In [1]:
import os
from dotenv import load_dotenv
from langchain.text_splitter import CharacterTextSplitter
from langchain_community.vectorstores import FAISS
from langchain_community.document_loaders import PyPDFLoader
from langchain_openai import AzureOpenAIEmbeddings, AzureChatOpenAI
from langchain.chains import RetrievalQA

# Define constants
MAX_TOKEN = 8000
SPLIT_DOC_SIZE = 1000
CHUNK_OVERLAP = 50
PDF_FILE_NAME = 'data/IRM_Help.pdf'
WORK_DIR = '/Users/I069899/Documents/study/AI/ai_anna/'
DB_PATH = "data/vectordb/"

# Load environment variables
os.environ["OPENAI_API_TYPE"] = "azure"
os.environ["OPENAI_API_VERSION"] = "2023-05-15"
os.environ["OPENAI_API_BASE"] = "https://pvg-azure-openai-uk-south.openai.azure.com/openai"
ENV_PATH = os.getenv("HOME") + "/Documents/src/openai/.env"
load_dotenv(dotenv_path=ENV_PATH, verbose=True)

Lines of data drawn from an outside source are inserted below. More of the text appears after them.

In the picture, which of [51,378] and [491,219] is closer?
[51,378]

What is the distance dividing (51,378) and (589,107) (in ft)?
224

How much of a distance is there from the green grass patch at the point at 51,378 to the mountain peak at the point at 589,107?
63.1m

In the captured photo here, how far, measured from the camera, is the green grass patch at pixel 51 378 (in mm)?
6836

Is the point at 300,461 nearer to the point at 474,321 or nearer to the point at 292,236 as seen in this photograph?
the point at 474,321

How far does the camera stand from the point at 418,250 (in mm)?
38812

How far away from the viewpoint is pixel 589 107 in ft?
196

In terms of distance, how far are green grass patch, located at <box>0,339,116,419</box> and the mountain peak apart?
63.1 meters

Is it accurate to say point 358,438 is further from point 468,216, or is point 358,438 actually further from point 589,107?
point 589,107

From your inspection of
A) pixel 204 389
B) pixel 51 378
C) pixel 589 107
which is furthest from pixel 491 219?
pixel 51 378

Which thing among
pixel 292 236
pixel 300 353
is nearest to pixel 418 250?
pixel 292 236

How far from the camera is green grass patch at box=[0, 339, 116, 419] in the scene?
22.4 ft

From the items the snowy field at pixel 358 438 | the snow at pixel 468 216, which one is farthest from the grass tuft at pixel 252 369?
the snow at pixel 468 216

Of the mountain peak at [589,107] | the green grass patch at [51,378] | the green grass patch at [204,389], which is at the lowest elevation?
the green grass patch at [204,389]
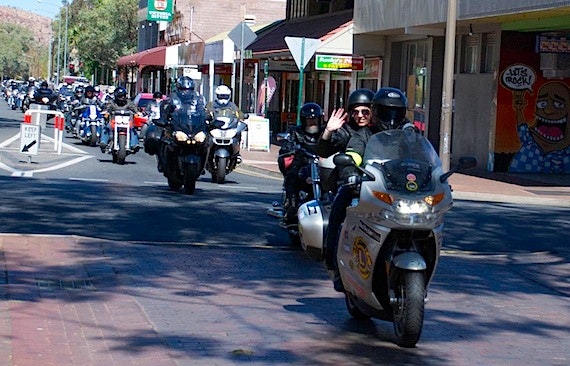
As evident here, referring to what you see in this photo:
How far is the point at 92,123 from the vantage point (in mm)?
30688

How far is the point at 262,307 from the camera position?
8562 millimetres

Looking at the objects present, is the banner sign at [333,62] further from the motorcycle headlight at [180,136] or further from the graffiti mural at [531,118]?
the motorcycle headlight at [180,136]

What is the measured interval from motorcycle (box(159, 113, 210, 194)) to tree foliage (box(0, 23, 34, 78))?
6325 inches

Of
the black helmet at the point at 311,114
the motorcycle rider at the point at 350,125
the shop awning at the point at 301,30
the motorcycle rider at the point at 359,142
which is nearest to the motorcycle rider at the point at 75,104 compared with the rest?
the shop awning at the point at 301,30

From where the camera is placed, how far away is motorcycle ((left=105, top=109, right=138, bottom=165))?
2416 centimetres

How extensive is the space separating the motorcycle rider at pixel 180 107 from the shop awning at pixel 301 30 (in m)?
17.4

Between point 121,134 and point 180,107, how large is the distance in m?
7.30

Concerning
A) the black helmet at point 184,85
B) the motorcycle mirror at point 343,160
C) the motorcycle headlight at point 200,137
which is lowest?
the motorcycle headlight at point 200,137

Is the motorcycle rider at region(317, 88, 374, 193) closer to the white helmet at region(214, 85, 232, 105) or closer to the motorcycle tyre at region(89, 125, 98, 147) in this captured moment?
the white helmet at region(214, 85, 232, 105)

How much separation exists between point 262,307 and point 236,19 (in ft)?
196

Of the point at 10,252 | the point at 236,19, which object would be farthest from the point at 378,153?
the point at 236,19

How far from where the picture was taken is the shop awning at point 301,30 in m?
36.6

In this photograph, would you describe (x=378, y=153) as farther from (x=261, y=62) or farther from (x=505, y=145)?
(x=261, y=62)

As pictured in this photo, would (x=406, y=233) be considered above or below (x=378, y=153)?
below
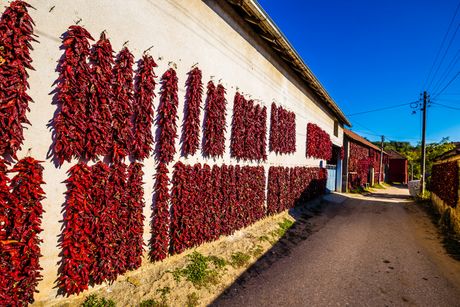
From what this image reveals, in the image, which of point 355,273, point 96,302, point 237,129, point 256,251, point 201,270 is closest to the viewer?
point 96,302

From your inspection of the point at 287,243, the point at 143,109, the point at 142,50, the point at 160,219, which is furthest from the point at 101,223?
the point at 287,243

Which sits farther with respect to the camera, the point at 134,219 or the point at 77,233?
the point at 134,219


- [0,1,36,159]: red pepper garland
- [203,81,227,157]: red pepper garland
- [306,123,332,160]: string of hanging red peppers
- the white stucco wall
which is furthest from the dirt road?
[306,123,332,160]: string of hanging red peppers

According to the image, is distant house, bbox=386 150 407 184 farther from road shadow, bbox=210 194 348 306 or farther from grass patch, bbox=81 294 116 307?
grass patch, bbox=81 294 116 307

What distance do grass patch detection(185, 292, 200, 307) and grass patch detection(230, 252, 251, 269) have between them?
55.3 inches

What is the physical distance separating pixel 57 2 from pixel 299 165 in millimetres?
10315

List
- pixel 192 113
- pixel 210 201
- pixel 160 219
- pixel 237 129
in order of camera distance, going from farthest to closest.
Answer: pixel 237 129, pixel 210 201, pixel 192 113, pixel 160 219

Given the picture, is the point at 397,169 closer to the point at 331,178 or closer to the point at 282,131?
the point at 331,178

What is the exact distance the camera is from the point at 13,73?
8.36 ft

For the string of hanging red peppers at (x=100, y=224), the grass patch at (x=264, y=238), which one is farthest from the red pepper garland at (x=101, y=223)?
the grass patch at (x=264, y=238)

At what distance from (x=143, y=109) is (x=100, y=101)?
744mm

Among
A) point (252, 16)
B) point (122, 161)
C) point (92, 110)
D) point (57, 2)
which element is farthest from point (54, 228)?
point (252, 16)

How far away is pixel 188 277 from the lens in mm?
4488

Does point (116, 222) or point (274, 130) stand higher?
point (274, 130)
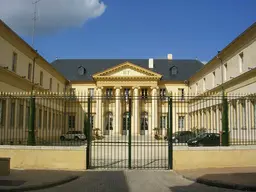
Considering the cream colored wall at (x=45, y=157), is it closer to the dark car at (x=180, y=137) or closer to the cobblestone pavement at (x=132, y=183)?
the cobblestone pavement at (x=132, y=183)

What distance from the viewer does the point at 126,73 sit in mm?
54250

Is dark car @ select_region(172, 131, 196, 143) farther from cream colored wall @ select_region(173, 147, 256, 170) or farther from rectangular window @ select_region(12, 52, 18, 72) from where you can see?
rectangular window @ select_region(12, 52, 18, 72)

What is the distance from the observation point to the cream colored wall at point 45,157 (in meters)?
12.4

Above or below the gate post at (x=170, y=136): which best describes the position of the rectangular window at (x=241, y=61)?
above

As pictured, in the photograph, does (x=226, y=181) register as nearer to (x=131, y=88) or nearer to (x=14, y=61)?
(x=14, y=61)

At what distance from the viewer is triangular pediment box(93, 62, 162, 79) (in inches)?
2117

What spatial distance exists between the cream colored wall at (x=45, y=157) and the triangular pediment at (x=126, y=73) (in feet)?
136

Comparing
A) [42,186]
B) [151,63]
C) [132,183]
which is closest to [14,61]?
[42,186]

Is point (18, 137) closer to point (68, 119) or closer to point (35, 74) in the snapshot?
point (68, 119)

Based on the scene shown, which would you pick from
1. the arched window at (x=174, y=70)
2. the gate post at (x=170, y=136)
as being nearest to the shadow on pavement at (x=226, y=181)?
the gate post at (x=170, y=136)

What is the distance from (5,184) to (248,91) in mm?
22307

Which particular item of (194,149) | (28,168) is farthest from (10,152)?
(194,149)

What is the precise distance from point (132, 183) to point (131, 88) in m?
44.7

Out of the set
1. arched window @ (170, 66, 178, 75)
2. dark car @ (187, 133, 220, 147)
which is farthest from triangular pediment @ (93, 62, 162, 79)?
dark car @ (187, 133, 220, 147)
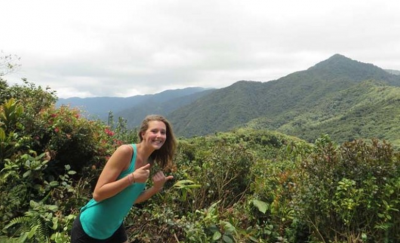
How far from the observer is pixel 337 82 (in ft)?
543

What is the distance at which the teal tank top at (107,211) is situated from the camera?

def load_pdf_and_split_text():
    """Load the PDF file and split the text into manageable chunks."""
    loader = PyPDFLoader(os.path.join(WORK_DIR, PDF_FILE_NAME))
    pages = loader.load()
    text_splitter = CharacterTextSplitter(separator ="\n",chunk_size=SPLIT_DOC_SIZE,chunk_overlap=CHUNK_OVERLAP)
    documents = text_splitter.split_documents(pages)
    return documents

def initialize_data():
    """Initialize the system by creating the document database and setting up the QA bot."""
    documents = load_pdf_and_split_text()
    vector_db = FAISS.from_documents(documents, AzureOpenAIEmbeddings())
    vector_db.save_local(DB_PATH)

    loaded_db = FAISS.load_local(DB_PATH, AzureOpenAIEmbeddings())
    language_model = AzureChatOpenAI(model_name="gpt-35-turbo", temperature=0.5)
    
    global AMAZON_REVIEW_BOT    
    AMAZON_REVIEW_BOT = RetrievalQA.from_chain_type(language_model,
                  retriever=loaded_db.as_retriever(search_type="similarity_score_threshold",
                    search_kwargs={"score_threshold": 0.5}))
                
    AMAZON_REVIEW_BOT.return_source_documents = True
    return AMAZON_REVIEW_BOT

def search_and_print_result(query):
    """Search for the query and print the result."""
    search_result = initialize_data()

    ###
#     answer, docs = search_result["result"], res["source_documents"]
# for document in docs:
# print("\n> [source file path]: " + document.metadata["source"] )
# print("> [cosine similarity]:" + str(1.0-document.metadata["distances"]) ) # Add This and it will print 1-distance_value
# print(">[text slice]:" + document.page_content)
    ###

    search_result = search_result({"query": query})
    answer = search_result["result"]
    docs = search_result["source_documents"]
    if docs:
        #print("Source document: ", docs)
        # for document in docs:
        #     print("*********** source is : " + document.metadata["source"] )
        #     #print("********* page is : " + document.metadata["page"] )
        #     #print("********* page is : " + document.metadata )
        #     #print("> [cosine similarity]:" + str(1.0-document.metadata["distances"]) ) 
        #     print(">[text slice]:" + document.page_content)
        print("***** Answer is : ", answer)
    else:
        print("No answer found.")
        
def check_result(result):
    if "I'm sorry, I don't have enough information" in result:
        return "no_result_found"
    else:
        return result

result = "I'm sorry, I don't have enough information to understand your request."
print(check_result(result))  # prints: no_result_found

search_and_print_result("Ying qinmin")

  warn_deprecated(


Answer:  I'm sorry, I don't have enough information to understand your request. Can you please provide more context or clarify your question?